Work instructions: Identify each line of the records below that contains the string "farthest", and copy those lines out in full. Case counts.

Task inputs:
☆ ☆ ☆ ☆
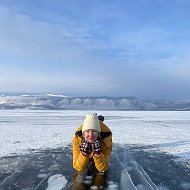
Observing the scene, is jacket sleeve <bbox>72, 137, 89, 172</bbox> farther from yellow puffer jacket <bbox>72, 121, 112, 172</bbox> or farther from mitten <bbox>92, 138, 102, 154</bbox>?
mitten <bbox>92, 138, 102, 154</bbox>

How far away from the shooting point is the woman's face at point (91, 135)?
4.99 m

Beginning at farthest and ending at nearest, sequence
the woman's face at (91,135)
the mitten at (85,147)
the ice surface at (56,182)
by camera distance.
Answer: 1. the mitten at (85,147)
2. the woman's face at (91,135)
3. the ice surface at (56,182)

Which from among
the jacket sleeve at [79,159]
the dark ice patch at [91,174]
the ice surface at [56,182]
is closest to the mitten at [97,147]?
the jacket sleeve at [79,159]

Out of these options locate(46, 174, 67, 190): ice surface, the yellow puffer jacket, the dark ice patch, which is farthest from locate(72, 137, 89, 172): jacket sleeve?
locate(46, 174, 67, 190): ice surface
☆ ☆ ☆ ☆
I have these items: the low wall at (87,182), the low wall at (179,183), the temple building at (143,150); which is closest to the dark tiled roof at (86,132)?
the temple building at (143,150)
☆ ☆ ☆ ☆
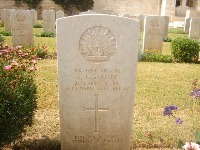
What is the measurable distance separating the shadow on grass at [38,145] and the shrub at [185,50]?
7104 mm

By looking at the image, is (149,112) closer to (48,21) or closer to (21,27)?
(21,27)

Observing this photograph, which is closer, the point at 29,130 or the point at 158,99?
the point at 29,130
☆ ☆ ☆ ☆
Final result:
Beginning at farthest and ending at nearest, sequence
Out of these options locate(46, 174, 67, 190): ice surface, the yellow puffer jacket, the dark ice patch, which is farthest from locate(72, 137, 89, 172): jacket sleeve?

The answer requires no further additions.